══ Text block

I was prepared to talk during the Bloggercon “Bridges” panel but not quite for Elisa’s question of “Are we ready for men to be allowed on BlogHer panels?” I didn’t even know where to start. I mean, “What? No! Are you kidding? Maybe after the patriarchy’s smashed…” And then kind of in frustration I said something like “What the heck. What man would want to, why would a guy want to come into one of the very few women’s spaces that is set up for women to talk and listen to each other and for women to figure out what it is that they want to do as women, and demand that women listen to them? WTF, men? ” Apparently that was shocking and controversial. Obviously, I am not a separatist. But I am a fuzzy separatist. That is to say, I believe strongly that where there are unequal power dynamics *overall in society* then it is quite valuable to have identity-based conversations – because different conversations happen when you do. Then, the people having that conversation get a sort of base of power, of validation, of figuring-out. You get somewhere new. I believe very strongly as well that you then need to communicate outside that focus group. thus the “bridges”.
This is a pretty complicated topic… I think sometimes it takes trying it to see the point of it, and to see what use it can be! Think of it as a thought experiment and as something that has to be both ongoing and temporary.
When you get a group of women with computers and blogs together, what do they talk about? What’s important to them? What do they know and not know and want to know, and how can they teach it to each other or figure it out? No one is going to figure that out while we are judging ourselves by what men think is good and important and significant.
So, back to Bloggercon. I said something else that I think annoyed and shocked a bunch of the guys in the room and probably some of the women as well — that it only takes one loud dude to make a roomful of women stop talking to each other. I want to give a couple of examples from Woolfcamp, an unconference about blogging and writing we had at Grace Davis’s house earlier this year. It was a lot of fun, it sparked tons of energy, and I learned a lot from organizing and attending it. It was around 25-30 women, some babies and kids, and maybe 5 men who braved the OMG Sparkly Ponies slumber party atmosphere that we deliberately cultivated to express our girl cootie pride.

════
══ Data section

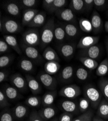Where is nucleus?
<instances>
[{
	"label": "nucleus",
	"instance_id": "obj_31",
	"mask_svg": "<svg viewBox=\"0 0 108 121\" xmlns=\"http://www.w3.org/2000/svg\"><path fill=\"white\" fill-rule=\"evenodd\" d=\"M69 7L74 12H82L85 9L84 1L83 0H72L69 4Z\"/></svg>",
	"mask_w": 108,
	"mask_h": 121
},
{
	"label": "nucleus",
	"instance_id": "obj_55",
	"mask_svg": "<svg viewBox=\"0 0 108 121\" xmlns=\"http://www.w3.org/2000/svg\"></svg>",
	"mask_w": 108,
	"mask_h": 121
},
{
	"label": "nucleus",
	"instance_id": "obj_51",
	"mask_svg": "<svg viewBox=\"0 0 108 121\" xmlns=\"http://www.w3.org/2000/svg\"><path fill=\"white\" fill-rule=\"evenodd\" d=\"M8 73L7 71L1 70L0 72V82L2 83L6 80L8 78Z\"/></svg>",
	"mask_w": 108,
	"mask_h": 121
},
{
	"label": "nucleus",
	"instance_id": "obj_8",
	"mask_svg": "<svg viewBox=\"0 0 108 121\" xmlns=\"http://www.w3.org/2000/svg\"><path fill=\"white\" fill-rule=\"evenodd\" d=\"M99 37L95 36H85L82 37L78 42L77 48L84 49L96 45L99 41Z\"/></svg>",
	"mask_w": 108,
	"mask_h": 121
},
{
	"label": "nucleus",
	"instance_id": "obj_53",
	"mask_svg": "<svg viewBox=\"0 0 108 121\" xmlns=\"http://www.w3.org/2000/svg\"><path fill=\"white\" fill-rule=\"evenodd\" d=\"M104 27H105V29L106 32L108 33V21H107L105 22Z\"/></svg>",
	"mask_w": 108,
	"mask_h": 121
},
{
	"label": "nucleus",
	"instance_id": "obj_7",
	"mask_svg": "<svg viewBox=\"0 0 108 121\" xmlns=\"http://www.w3.org/2000/svg\"><path fill=\"white\" fill-rule=\"evenodd\" d=\"M38 79L47 89L51 91L55 90L57 83L56 79L52 75L47 73H42L38 75Z\"/></svg>",
	"mask_w": 108,
	"mask_h": 121
},
{
	"label": "nucleus",
	"instance_id": "obj_47",
	"mask_svg": "<svg viewBox=\"0 0 108 121\" xmlns=\"http://www.w3.org/2000/svg\"><path fill=\"white\" fill-rule=\"evenodd\" d=\"M73 114L64 112L60 115L59 121H73Z\"/></svg>",
	"mask_w": 108,
	"mask_h": 121
},
{
	"label": "nucleus",
	"instance_id": "obj_16",
	"mask_svg": "<svg viewBox=\"0 0 108 121\" xmlns=\"http://www.w3.org/2000/svg\"><path fill=\"white\" fill-rule=\"evenodd\" d=\"M38 114L45 121H48L54 117L56 114V108L52 106L45 107L38 111Z\"/></svg>",
	"mask_w": 108,
	"mask_h": 121
},
{
	"label": "nucleus",
	"instance_id": "obj_18",
	"mask_svg": "<svg viewBox=\"0 0 108 121\" xmlns=\"http://www.w3.org/2000/svg\"><path fill=\"white\" fill-rule=\"evenodd\" d=\"M46 14L44 11L39 12L28 25L31 28H37L42 26L45 23Z\"/></svg>",
	"mask_w": 108,
	"mask_h": 121
},
{
	"label": "nucleus",
	"instance_id": "obj_32",
	"mask_svg": "<svg viewBox=\"0 0 108 121\" xmlns=\"http://www.w3.org/2000/svg\"><path fill=\"white\" fill-rule=\"evenodd\" d=\"M79 26L82 31L86 33H90L93 30L91 21L85 18H82L79 20Z\"/></svg>",
	"mask_w": 108,
	"mask_h": 121
},
{
	"label": "nucleus",
	"instance_id": "obj_44",
	"mask_svg": "<svg viewBox=\"0 0 108 121\" xmlns=\"http://www.w3.org/2000/svg\"><path fill=\"white\" fill-rule=\"evenodd\" d=\"M37 2L36 0H22L20 1V3L24 8L27 9H31L35 6Z\"/></svg>",
	"mask_w": 108,
	"mask_h": 121
},
{
	"label": "nucleus",
	"instance_id": "obj_35",
	"mask_svg": "<svg viewBox=\"0 0 108 121\" xmlns=\"http://www.w3.org/2000/svg\"><path fill=\"white\" fill-rule=\"evenodd\" d=\"M98 85L101 91V93L108 102V79L102 78L99 80Z\"/></svg>",
	"mask_w": 108,
	"mask_h": 121
},
{
	"label": "nucleus",
	"instance_id": "obj_12",
	"mask_svg": "<svg viewBox=\"0 0 108 121\" xmlns=\"http://www.w3.org/2000/svg\"><path fill=\"white\" fill-rule=\"evenodd\" d=\"M12 112L14 119L21 120L24 119L27 115L29 109L24 105L18 104L13 108Z\"/></svg>",
	"mask_w": 108,
	"mask_h": 121
},
{
	"label": "nucleus",
	"instance_id": "obj_38",
	"mask_svg": "<svg viewBox=\"0 0 108 121\" xmlns=\"http://www.w3.org/2000/svg\"><path fill=\"white\" fill-rule=\"evenodd\" d=\"M94 116L93 111L91 109H89L86 112L74 119L73 121H92Z\"/></svg>",
	"mask_w": 108,
	"mask_h": 121
},
{
	"label": "nucleus",
	"instance_id": "obj_24",
	"mask_svg": "<svg viewBox=\"0 0 108 121\" xmlns=\"http://www.w3.org/2000/svg\"><path fill=\"white\" fill-rule=\"evenodd\" d=\"M74 45L71 44H65L59 47L60 53L65 58L68 59L71 57L75 52Z\"/></svg>",
	"mask_w": 108,
	"mask_h": 121
},
{
	"label": "nucleus",
	"instance_id": "obj_36",
	"mask_svg": "<svg viewBox=\"0 0 108 121\" xmlns=\"http://www.w3.org/2000/svg\"><path fill=\"white\" fill-rule=\"evenodd\" d=\"M66 35L70 37H75L78 33V28L73 24L67 23L64 26Z\"/></svg>",
	"mask_w": 108,
	"mask_h": 121
},
{
	"label": "nucleus",
	"instance_id": "obj_34",
	"mask_svg": "<svg viewBox=\"0 0 108 121\" xmlns=\"http://www.w3.org/2000/svg\"><path fill=\"white\" fill-rule=\"evenodd\" d=\"M67 3V1L65 0H54L48 12L50 13H55L57 11L65 6Z\"/></svg>",
	"mask_w": 108,
	"mask_h": 121
},
{
	"label": "nucleus",
	"instance_id": "obj_25",
	"mask_svg": "<svg viewBox=\"0 0 108 121\" xmlns=\"http://www.w3.org/2000/svg\"><path fill=\"white\" fill-rule=\"evenodd\" d=\"M4 9L9 14L13 16H17L21 13L20 6L15 2L6 3L4 5Z\"/></svg>",
	"mask_w": 108,
	"mask_h": 121
},
{
	"label": "nucleus",
	"instance_id": "obj_13",
	"mask_svg": "<svg viewBox=\"0 0 108 121\" xmlns=\"http://www.w3.org/2000/svg\"><path fill=\"white\" fill-rule=\"evenodd\" d=\"M3 91L8 99L11 101L20 99L23 96L19 93V91L13 86L6 85Z\"/></svg>",
	"mask_w": 108,
	"mask_h": 121
},
{
	"label": "nucleus",
	"instance_id": "obj_23",
	"mask_svg": "<svg viewBox=\"0 0 108 121\" xmlns=\"http://www.w3.org/2000/svg\"><path fill=\"white\" fill-rule=\"evenodd\" d=\"M60 67V65L58 62L48 61L44 65V70L46 73L53 75L58 72Z\"/></svg>",
	"mask_w": 108,
	"mask_h": 121
},
{
	"label": "nucleus",
	"instance_id": "obj_30",
	"mask_svg": "<svg viewBox=\"0 0 108 121\" xmlns=\"http://www.w3.org/2000/svg\"><path fill=\"white\" fill-rule=\"evenodd\" d=\"M73 73V67L71 66H67L62 70L60 76V78L63 82H67L72 78Z\"/></svg>",
	"mask_w": 108,
	"mask_h": 121
},
{
	"label": "nucleus",
	"instance_id": "obj_28",
	"mask_svg": "<svg viewBox=\"0 0 108 121\" xmlns=\"http://www.w3.org/2000/svg\"><path fill=\"white\" fill-rule=\"evenodd\" d=\"M108 73V59L103 60L97 66L95 74L99 77H104Z\"/></svg>",
	"mask_w": 108,
	"mask_h": 121
},
{
	"label": "nucleus",
	"instance_id": "obj_15",
	"mask_svg": "<svg viewBox=\"0 0 108 121\" xmlns=\"http://www.w3.org/2000/svg\"><path fill=\"white\" fill-rule=\"evenodd\" d=\"M61 108L65 112L70 113H76L79 110L78 104L73 101L65 100L61 102L60 104Z\"/></svg>",
	"mask_w": 108,
	"mask_h": 121
},
{
	"label": "nucleus",
	"instance_id": "obj_6",
	"mask_svg": "<svg viewBox=\"0 0 108 121\" xmlns=\"http://www.w3.org/2000/svg\"><path fill=\"white\" fill-rule=\"evenodd\" d=\"M10 82L11 84L17 89L19 91L25 92L28 88L26 79L21 74L16 73L12 75L10 78Z\"/></svg>",
	"mask_w": 108,
	"mask_h": 121
},
{
	"label": "nucleus",
	"instance_id": "obj_39",
	"mask_svg": "<svg viewBox=\"0 0 108 121\" xmlns=\"http://www.w3.org/2000/svg\"><path fill=\"white\" fill-rule=\"evenodd\" d=\"M90 103L86 97H82L80 99L78 103V109L82 113H84L88 110L90 107Z\"/></svg>",
	"mask_w": 108,
	"mask_h": 121
},
{
	"label": "nucleus",
	"instance_id": "obj_17",
	"mask_svg": "<svg viewBox=\"0 0 108 121\" xmlns=\"http://www.w3.org/2000/svg\"><path fill=\"white\" fill-rule=\"evenodd\" d=\"M39 12L36 9L31 8L25 9L22 16V24L25 26H28L35 17Z\"/></svg>",
	"mask_w": 108,
	"mask_h": 121
},
{
	"label": "nucleus",
	"instance_id": "obj_10",
	"mask_svg": "<svg viewBox=\"0 0 108 121\" xmlns=\"http://www.w3.org/2000/svg\"><path fill=\"white\" fill-rule=\"evenodd\" d=\"M80 52L81 56L96 60L100 56L101 49L99 46L96 45L86 49H81Z\"/></svg>",
	"mask_w": 108,
	"mask_h": 121
},
{
	"label": "nucleus",
	"instance_id": "obj_20",
	"mask_svg": "<svg viewBox=\"0 0 108 121\" xmlns=\"http://www.w3.org/2000/svg\"><path fill=\"white\" fill-rule=\"evenodd\" d=\"M4 39L11 48L19 55L22 54L21 49L19 47L16 38L13 35H6L4 36Z\"/></svg>",
	"mask_w": 108,
	"mask_h": 121
},
{
	"label": "nucleus",
	"instance_id": "obj_37",
	"mask_svg": "<svg viewBox=\"0 0 108 121\" xmlns=\"http://www.w3.org/2000/svg\"><path fill=\"white\" fill-rule=\"evenodd\" d=\"M65 32L64 27L55 25L54 29V37L57 41H63L65 37Z\"/></svg>",
	"mask_w": 108,
	"mask_h": 121
},
{
	"label": "nucleus",
	"instance_id": "obj_26",
	"mask_svg": "<svg viewBox=\"0 0 108 121\" xmlns=\"http://www.w3.org/2000/svg\"><path fill=\"white\" fill-rule=\"evenodd\" d=\"M43 58L48 61H60V58L59 57L55 50L51 47L46 48L43 53Z\"/></svg>",
	"mask_w": 108,
	"mask_h": 121
},
{
	"label": "nucleus",
	"instance_id": "obj_27",
	"mask_svg": "<svg viewBox=\"0 0 108 121\" xmlns=\"http://www.w3.org/2000/svg\"><path fill=\"white\" fill-rule=\"evenodd\" d=\"M78 59L85 67L90 70L97 68L99 66V64L95 59L83 56H80Z\"/></svg>",
	"mask_w": 108,
	"mask_h": 121
},
{
	"label": "nucleus",
	"instance_id": "obj_43",
	"mask_svg": "<svg viewBox=\"0 0 108 121\" xmlns=\"http://www.w3.org/2000/svg\"><path fill=\"white\" fill-rule=\"evenodd\" d=\"M8 100L3 91L1 90L0 91V106L2 109L6 108L10 106Z\"/></svg>",
	"mask_w": 108,
	"mask_h": 121
},
{
	"label": "nucleus",
	"instance_id": "obj_40",
	"mask_svg": "<svg viewBox=\"0 0 108 121\" xmlns=\"http://www.w3.org/2000/svg\"><path fill=\"white\" fill-rule=\"evenodd\" d=\"M13 56L11 55H2L0 57V67L3 68L9 65L13 60Z\"/></svg>",
	"mask_w": 108,
	"mask_h": 121
},
{
	"label": "nucleus",
	"instance_id": "obj_41",
	"mask_svg": "<svg viewBox=\"0 0 108 121\" xmlns=\"http://www.w3.org/2000/svg\"><path fill=\"white\" fill-rule=\"evenodd\" d=\"M12 112L9 109L5 108L1 114V121H14Z\"/></svg>",
	"mask_w": 108,
	"mask_h": 121
},
{
	"label": "nucleus",
	"instance_id": "obj_50",
	"mask_svg": "<svg viewBox=\"0 0 108 121\" xmlns=\"http://www.w3.org/2000/svg\"><path fill=\"white\" fill-rule=\"evenodd\" d=\"M54 0H44L43 1V6L48 11L51 7Z\"/></svg>",
	"mask_w": 108,
	"mask_h": 121
},
{
	"label": "nucleus",
	"instance_id": "obj_52",
	"mask_svg": "<svg viewBox=\"0 0 108 121\" xmlns=\"http://www.w3.org/2000/svg\"><path fill=\"white\" fill-rule=\"evenodd\" d=\"M92 121H105L104 120V119H102L101 118L97 116H95L93 117Z\"/></svg>",
	"mask_w": 108,
	"mask_h": 121
},
{
	"label": "nucleus",
	"instance_id": "obj_1",
	"mask_svg": "<svg viewBox=\"0 0 108 121\" xmlns=\"http://www.w3.org/2000/svg\"><path fill=\"white\" fill-rule=\"evenodd\" d=\"M54 20L53 18L48 19L42 27L40 35V44L44 48L50 44L54 38L55 29Z\"/></svg>",
	"mask_w": 108,
	"mask_h": 121
},
{
	"label": "nucleus",
	"instance_id": "obj_5",
	"mask_svg": "<svg viewBox=\"0 0 108 121\" xmlns=\"http://www.w3.org/2000/svg\"><path fill=\"white\" fill-rule=\"evenodd\" d=\"M0 22L2 24L3 31L5 33L11 34H16L21 31V26L17 21L12 19L5 18Z\"/></svg>",
	"mask_w": 108,
	"mask_h": 121
},
{
	"label": "nucleus",
	"instance_id": "obj_9",
	"mask_svg": "<svg viewBox=\"0 0 108 121\" xmlns=\"http://www.w3.org/2000/svg\"><path fill=\"white\" fill-rule=\"evenodd\" d=\"M56 16L64 21L75 22L76 17L74 12L70 8H62L55 13Z\"/></svg>",
	"mask_w": 108,
	"mask_h": 121
},
{
	"label": "nucleus",
	"instance_id": "obj_3",
	"mask_svg": "<svg viewBox=\"0 0 108 121\" xmlns=\"http://www.w3.org/2000/svg\"><path fill=\"white\" fill-rule=\"evenodd\" d=\"M22 40L24 45L35 47L40 44V35L38 30L31 29L27 30L22 35Z\"/></svg>",
	"mask_w": 108,
	"mask_h": 121
},
{
	"label": "nucleus",
	"instance_id": "obj_29",
	"mask_svg": "<svg viewBox=\"0 0 108 121\" xmlns=\"http://www.w3.org/2000/svg\"><path fill=\"white\" fill-rule=\"evenodd\" d=\"M20 68L25 72H32L34 69V65L31 60L27 59H22L19 62Z\"/></svg>",
	"mask_w": 108,
	"mask_h": 121
},
{
	"label": "nucleus",
	"instance_id": "obj_11",
	"mask_svg": "<svg viewBox=\"0 0 108 121\" xmlns=\"http://www.w3.org/2000/svg\"><path fill=\"white\" fill-rule=\"evenodd\" d=\"M26 79L28 88L31 91L32 93L34 95H36L41 92V87L37 80L30 75H26Z\"/></svg>",
	"mask_w": 108,
	"mask_h": 121
},
{
	"label": "nucleus",
	"instance_id": "obj_49",
	"mask_svg": "<svg viewBox=\"0 0 108 121\" xmlns=\"http://www.w3.org/2000/svg\"><path fill=\"white\" fill-rule=\"evenodd\" d=\"M84 9L87 11H89L94 6V0H84Z\"/></svg>",
	"mask_w": 108,
	"mask_h": 121
},
{
	"label": "nucleus",
	"instance_id": "obj_46",
	"mask_svg": "<svg viewBox=\"0 0 108 121\" xmlns=\"http://www.w3.org/2000/svg\"><path fill=\"white\" fill-rule=\"evenodd\" d=\"M10 49V47L5 41V40L1 39L0 40V52H1V54L7 52L9 51Z\"/></svg>",
	"mask_w": 108,
	"mask_h": 121
},
{
	"label": "nucleus",
	"instance_id": "obj_4",
	"mask_svg": "<svg viewBox=\"0 0 108 121\" xmlns=\"http://www.w3.org/2000/svg\"><path fill=\"white\" fill-rule=\"evenodd\" d=\"M81 88L76 84L65 86L59 92V94L60 96L71 99L76 98L81 95Z\"/></svg>",
	"mask_w": 108,
	"mask_h": 121
},
{
	"label": "nucleus",
	"instance_id": "obj_14",
	"mask_svg": "<svg viewBox=\"0 0 108 121\" xmlns=\"http://www.w3.org/2000/svg\"><path fill=\"white\" fill-rule=\"evenodd\" d=\"M91 22L92 25L93 31L95 34L100 32L102 29L103 22L99 14L96 10H94L91 18Z\"/></svg>",
	"mask_w": 108,
	"mask_h": 121
},
{
	"label": "nucleus",
	"instance_id": "obj_54",
	"mask_svg": "<svg viewBox=\"0 0 108 121\" xmlns=\"http://www.w3.org/2000/svg\"><path fill=\"white\" fill-rule=\"evenodd\" d=\"M52 121H59V119H57V118H55L53 120H52Z\"/></svg>",
	"mask_w": 108,
	"mask_h": 121
},
{
	"label": "nucleus",
	"instance_id": "obj_42",
	"mask_svg": "<svg viewBox=\"0 0 108 121\" xmlns=\"http://www.w3.org/2000/svg\"><path fill=\"white\" fill-rule=\"evenodd\" d=\"M76 75L79 80L81 81H85L89 77V73L85 68L81 67L77 70Z\"/></svg>",
	"mask_w": 108,
	"mask_h": 121
},
{
	"label": "nucleus",
	"instance_id": "obj_21",
	"mask_svg": "<svg viewBox=\"0 0 108 121\" xmlns=\"http://www.w3.org/2000/svg\"><path fill=\"white\" fill-rule=\"evenodd\" d=\"M96 116L105 120L108 119V102L105 99H102L98 106Z\"/></svg>",
	"mask_w": 108,
	"mask_h": 121
},
{
	"label": "nucleus",
	"instance_id": "obj_45",
	"mask_svg": "<svg viewBox=\"0 0 108 121\" xmlns=\"http://www.w3.org/2000/svg\"><path fill=\"white\" fill-rule=\"evenodd\" d=\"M94 2L95 8L99 10H101L106 7L108 1L106 0H94Z\"/></svg>",
	"mask_w": 108,
	"mask_h": 121
},
{
	"label": "nucleus",
	"instance_id": "obj_22",
	"mask_svg": "<svg viewBox=\"0 0 108 121\" xmlns=\"http://www.w3.org/2000/svg\"><path fill=\"white\" fill-rule=\"evenodd\" d=\"M57 95L56 90L51 91L45 94L42 97V104L45 107L52 106Z\"/></svg>",
	"mask_w": 108,
	"mask_h": 121
},
{
	"label": "nucleus",
	"instance_id": "obj_19",
	"mask_svg": "<svg viewBox=\"0 0 108 121\" xmlns=\"http://www.w3.org/2000/svg\"><path fill=\"white\" fill-rule=\"evenodd\" d=\"M23 48L26 55L33 60H38L41 59V56L38 50L34 47L23 45Z\"/></svg>",
	"mask_w": 108,
	"mask_h": 121
},
{
	"label": "nucleus",
	"instance_id": "obj_2",
	"mask_svg": "<svg viewBox=\"0 0 108 121\" xmlns=\"http://www.w3.org/2000/svg\"><path fill=\"white\" fill-rule=\"evenodd\" d=\"M85 97L89 101L91 106L95 109L97 108L102 100V93L91 84L85 86L83 89Z\"/></svg>",
	"mask_w": 108,
	"mask_h": 121
},
{
	"label": "nucleus",
	"instance_id": "obj_33",
	"mask_svg": "<svg viewBox=\"0 0 108 121\" xmlns=\"http://www.w3.org/2000/svg\"><path fill=\"white\" fill-rule=\"evenodd\" d=\"M25 103L29 107L37 108L42 104V98L37 95H33L28 97L25 100Z\"/></svg>",
	"mask_w": 108,
	"mask_h": 121
},
{
	"label": "nucleus",
	"instance_id": "obj_48",
	"mask_svg": "<svg viewBox=\"0 0 108 121\" xmlns=\"http://www.w3.org/2000/svg\"><path fill=\"white\" fill-rule=\"evenodd\" d=\"M29 121H45L36 110H33L31 113L29 118Z\"/></svg>",
	"mask_w": 108,
	"mask_h": 121
}]
</instances>
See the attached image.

════

- Written problem 1
From the post about women's spaces, extract the passage that begins at the words "So, back to" and ends after the words "girl cootie pride.".
- Written problem 2
In the post about women's spaces, list the groups of people it says attended Woolfcamp.
Work only from the blog post, not from the lines.

- Complete answer 1
So, back to Bloggercon. I said something else that I think annoyed and shocked a bunch of the guys in the room and probably some of the women as well — that it only takes one loud dude to make a roomful of women stop talking to each other. I want to give a couple of examples from Woolfcamp, an unconference about blogging and writing we had at Grace Davis’s house earlier this year. It was a lot of fun, it sparked tons of energy, and I learned a lot from organizing and attending it. It was around 25-30 women, some babies and kids, and maybe 5 men who braved the OMG Sparkly Ponies slumber party atmosphere that we deliberately cultivated to express our girl cootie pride.

- Complete answer 2
- around 25-30 women
- some babies and kids
- maybe 5 men